§ Exercise tasks
[1] In the article on research fraud and medical cannabis, rewrite the paragraph beginning "In one example, famously erudite Duke University" as a short bulleted list that keeps its main facts.
[2] Retype the passage of the article on research fraud and medical cannabis starting with "Spiraling Out of" and going on through "the entire structure.".
[3] According to the article on research fraud and medical cannabis, how much did Duke University pay to settle the lawsuit over falsified cancer data?

§ Excerpt to read
Fraud in academic research hurts medical cannabis the most. It’s time to demand good science across the board.
There’s an issue with fraudulent or misleading academic research in America, cannabis is not immune. It comes at a time when public trust in science is at an all-time low. Today, laughably false conspiracy theories, such as the flat earth movement and half of the evening lineup on The History Channel, are seeing their believers’ numbers multiply like rabbits.
In one example, famously erudite Duke University in North Carolina recently admitted to academic research fraud. They paid out a whopping $112.5 million to settle a lawsuit about falsified cancer data to gain a grant. In the dog-eat-dog world of academia, researchers are put under pressure to publish and are competing with increasingly large crowds for increasingly smaller grants. Sadly, this tempts some unethical researchers into making bad decisions.
Spiraling Out of Control
American academic research is like a Jenga tower. It incrementally builds upon itself, with each piece supporting future bricks. So when fraudsters like the Duke cancer researchers turn in inaccurate data, it can collapse the entire structure.
That’s bad in any context. But it’s particularly troubling with medical cannabis, which is already understudied. So not only does cannabis, a plant that has so many medical benefits, have to deal with the academic research dilemma, it also has to convince naysayers bent on believing the worst. Instances, like the Duke scandal, shadow researchers in doubt, offering naysayers a reason to disregard even the most accurate scientific research. And some of those naysayers work in government. Some of them even get paid, through Big Pharma donations, to ignore as much pro-cannabis research as possible.

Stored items
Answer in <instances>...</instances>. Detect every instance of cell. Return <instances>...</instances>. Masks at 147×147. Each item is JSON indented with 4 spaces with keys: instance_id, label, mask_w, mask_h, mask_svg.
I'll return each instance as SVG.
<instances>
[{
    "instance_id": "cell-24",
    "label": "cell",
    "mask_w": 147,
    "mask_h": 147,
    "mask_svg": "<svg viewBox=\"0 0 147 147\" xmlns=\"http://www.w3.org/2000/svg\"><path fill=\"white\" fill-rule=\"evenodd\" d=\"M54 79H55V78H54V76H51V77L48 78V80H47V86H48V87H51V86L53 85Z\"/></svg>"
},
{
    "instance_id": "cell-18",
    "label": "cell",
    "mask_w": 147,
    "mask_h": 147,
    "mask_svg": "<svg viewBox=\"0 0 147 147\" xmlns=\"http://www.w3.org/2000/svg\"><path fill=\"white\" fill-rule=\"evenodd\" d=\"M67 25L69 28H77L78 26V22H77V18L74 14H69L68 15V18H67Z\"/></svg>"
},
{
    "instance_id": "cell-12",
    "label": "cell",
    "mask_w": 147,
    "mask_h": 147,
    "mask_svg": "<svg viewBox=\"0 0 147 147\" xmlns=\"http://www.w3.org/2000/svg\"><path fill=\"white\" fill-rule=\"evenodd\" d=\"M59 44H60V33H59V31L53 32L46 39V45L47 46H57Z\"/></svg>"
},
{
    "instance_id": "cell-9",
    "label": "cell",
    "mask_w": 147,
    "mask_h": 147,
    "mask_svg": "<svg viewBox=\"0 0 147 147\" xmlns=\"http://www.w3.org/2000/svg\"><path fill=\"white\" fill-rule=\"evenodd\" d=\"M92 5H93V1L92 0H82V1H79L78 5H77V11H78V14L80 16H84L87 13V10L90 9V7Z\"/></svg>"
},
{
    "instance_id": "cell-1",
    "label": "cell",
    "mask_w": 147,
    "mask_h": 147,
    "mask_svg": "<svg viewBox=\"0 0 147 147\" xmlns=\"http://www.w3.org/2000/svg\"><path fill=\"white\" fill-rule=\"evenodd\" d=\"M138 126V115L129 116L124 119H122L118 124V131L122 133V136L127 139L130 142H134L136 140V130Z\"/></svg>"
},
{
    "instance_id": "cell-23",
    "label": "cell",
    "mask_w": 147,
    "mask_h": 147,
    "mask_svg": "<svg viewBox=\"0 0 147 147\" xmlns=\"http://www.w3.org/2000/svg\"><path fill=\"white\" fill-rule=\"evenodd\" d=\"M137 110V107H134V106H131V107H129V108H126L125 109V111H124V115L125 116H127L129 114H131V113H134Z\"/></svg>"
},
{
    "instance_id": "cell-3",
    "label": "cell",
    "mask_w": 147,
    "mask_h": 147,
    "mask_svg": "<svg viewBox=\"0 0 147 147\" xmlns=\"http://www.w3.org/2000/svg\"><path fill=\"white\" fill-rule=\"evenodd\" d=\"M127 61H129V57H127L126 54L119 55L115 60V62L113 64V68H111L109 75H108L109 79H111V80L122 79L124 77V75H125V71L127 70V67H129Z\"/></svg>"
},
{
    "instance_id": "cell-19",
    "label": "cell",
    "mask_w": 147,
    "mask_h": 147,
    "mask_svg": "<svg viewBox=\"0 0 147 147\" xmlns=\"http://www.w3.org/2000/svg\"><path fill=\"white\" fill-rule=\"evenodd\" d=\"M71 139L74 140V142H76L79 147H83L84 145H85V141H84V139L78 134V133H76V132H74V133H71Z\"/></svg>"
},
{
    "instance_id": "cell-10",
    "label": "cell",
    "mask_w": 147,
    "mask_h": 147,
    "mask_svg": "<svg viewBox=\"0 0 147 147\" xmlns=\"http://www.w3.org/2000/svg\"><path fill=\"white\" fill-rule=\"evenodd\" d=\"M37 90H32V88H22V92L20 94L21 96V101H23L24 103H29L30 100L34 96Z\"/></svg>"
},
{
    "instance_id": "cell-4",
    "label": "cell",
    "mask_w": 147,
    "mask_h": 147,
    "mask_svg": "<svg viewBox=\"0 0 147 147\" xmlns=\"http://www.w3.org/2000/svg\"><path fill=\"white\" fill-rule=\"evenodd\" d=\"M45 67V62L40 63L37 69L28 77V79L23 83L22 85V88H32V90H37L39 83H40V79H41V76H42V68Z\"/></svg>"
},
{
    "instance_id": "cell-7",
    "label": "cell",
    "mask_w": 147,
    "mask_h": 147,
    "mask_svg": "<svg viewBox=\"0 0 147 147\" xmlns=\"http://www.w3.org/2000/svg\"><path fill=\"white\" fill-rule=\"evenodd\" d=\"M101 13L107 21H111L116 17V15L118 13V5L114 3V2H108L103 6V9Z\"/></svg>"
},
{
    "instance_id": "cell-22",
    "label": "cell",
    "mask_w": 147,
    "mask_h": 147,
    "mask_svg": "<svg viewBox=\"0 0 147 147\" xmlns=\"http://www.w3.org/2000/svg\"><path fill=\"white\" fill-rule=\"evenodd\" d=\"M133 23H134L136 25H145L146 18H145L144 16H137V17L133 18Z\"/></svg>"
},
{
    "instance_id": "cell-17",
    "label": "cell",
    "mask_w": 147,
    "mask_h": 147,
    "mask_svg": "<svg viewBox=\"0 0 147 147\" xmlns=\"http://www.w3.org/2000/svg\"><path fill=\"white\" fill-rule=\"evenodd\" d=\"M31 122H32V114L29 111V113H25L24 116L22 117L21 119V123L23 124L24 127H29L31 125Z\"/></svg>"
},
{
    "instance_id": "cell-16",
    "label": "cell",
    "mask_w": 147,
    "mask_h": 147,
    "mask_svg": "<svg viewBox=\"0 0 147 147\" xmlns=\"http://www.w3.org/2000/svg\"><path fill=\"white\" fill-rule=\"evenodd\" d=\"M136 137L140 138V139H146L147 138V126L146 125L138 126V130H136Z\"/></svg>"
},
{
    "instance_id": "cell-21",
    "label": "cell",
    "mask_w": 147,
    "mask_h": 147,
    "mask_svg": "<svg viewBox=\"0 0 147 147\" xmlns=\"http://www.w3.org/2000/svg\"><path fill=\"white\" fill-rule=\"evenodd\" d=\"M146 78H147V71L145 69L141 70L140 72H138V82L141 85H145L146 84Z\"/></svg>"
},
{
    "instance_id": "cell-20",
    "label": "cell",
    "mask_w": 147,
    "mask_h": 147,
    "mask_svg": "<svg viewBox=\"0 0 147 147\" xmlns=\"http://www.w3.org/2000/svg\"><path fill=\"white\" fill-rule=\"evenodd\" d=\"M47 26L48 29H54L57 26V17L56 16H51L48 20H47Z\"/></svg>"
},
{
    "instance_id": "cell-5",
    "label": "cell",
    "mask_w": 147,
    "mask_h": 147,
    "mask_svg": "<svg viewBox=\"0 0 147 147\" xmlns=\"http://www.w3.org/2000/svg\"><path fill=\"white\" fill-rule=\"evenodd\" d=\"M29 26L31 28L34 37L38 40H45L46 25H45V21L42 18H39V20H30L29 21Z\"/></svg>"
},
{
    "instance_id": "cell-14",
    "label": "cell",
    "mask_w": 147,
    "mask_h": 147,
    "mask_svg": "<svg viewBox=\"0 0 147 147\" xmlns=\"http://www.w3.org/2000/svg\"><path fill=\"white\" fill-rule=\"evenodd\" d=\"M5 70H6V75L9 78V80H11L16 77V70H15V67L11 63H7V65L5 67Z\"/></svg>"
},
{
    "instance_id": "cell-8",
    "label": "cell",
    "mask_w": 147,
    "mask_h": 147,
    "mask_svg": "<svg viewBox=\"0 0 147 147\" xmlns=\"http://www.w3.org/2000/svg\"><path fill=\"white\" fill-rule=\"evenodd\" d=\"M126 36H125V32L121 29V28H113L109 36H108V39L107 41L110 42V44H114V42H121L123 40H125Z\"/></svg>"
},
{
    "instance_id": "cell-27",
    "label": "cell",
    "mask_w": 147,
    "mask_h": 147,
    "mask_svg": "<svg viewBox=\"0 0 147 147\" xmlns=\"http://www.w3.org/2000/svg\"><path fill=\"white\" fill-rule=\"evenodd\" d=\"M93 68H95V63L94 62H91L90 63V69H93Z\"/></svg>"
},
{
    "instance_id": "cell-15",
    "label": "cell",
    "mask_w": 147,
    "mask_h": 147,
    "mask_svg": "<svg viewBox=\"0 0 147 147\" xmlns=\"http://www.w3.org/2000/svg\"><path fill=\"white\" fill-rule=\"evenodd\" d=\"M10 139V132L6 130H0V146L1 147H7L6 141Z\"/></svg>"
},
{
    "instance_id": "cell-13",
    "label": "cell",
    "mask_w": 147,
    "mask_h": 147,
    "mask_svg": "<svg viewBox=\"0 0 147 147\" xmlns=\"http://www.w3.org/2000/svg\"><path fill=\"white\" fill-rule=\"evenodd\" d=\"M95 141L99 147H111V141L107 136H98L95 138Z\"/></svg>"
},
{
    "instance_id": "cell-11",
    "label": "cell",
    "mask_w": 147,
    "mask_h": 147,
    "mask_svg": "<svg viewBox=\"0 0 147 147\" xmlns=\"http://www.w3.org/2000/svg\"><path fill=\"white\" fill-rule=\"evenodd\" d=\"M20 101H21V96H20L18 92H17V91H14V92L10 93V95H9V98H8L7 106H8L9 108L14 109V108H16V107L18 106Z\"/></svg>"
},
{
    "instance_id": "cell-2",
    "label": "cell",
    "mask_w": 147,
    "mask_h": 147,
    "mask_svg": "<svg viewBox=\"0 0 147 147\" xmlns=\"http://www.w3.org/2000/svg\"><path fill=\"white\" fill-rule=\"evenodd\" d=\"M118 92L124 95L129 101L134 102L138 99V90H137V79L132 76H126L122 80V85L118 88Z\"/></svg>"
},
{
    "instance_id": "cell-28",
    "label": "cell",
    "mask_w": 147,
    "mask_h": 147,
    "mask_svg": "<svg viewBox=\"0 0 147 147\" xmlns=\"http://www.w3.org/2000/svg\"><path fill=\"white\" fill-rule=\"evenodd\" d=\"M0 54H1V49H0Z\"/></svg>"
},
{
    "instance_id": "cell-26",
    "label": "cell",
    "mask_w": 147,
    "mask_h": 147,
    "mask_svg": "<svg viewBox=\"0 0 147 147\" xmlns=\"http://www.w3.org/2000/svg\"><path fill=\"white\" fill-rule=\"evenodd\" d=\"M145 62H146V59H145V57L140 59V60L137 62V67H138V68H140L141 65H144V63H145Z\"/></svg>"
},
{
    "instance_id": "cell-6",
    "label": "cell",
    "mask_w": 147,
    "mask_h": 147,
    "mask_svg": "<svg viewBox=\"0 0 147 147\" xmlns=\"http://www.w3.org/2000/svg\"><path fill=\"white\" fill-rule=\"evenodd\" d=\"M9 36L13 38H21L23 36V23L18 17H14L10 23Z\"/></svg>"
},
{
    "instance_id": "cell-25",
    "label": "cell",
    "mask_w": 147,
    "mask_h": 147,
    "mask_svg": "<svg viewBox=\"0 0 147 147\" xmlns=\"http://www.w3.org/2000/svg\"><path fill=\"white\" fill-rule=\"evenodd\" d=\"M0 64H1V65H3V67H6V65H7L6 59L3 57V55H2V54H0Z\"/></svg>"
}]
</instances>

§ Answers per task
[1]
- Duke University in North Carolina recently admitted to academic research fraud.
- It paid $112.5 million to settle a lawsuit over cancer data falsified to gain a grant.
- Academic researchers face pressure to publish and compete with growing crowds for shrinking grants.
- This pressure tempts some unethical researchers into bad decisions.

[2]
Spiraling Out of Control
American academic research is like a Jenga tower. It incrementally builds upon itself, with each piece supporting future bricks. So when fraudsters like the Duke cancer researchers turn in inaccurate data, it can collapse the entire structure.

[3] $112.5 million.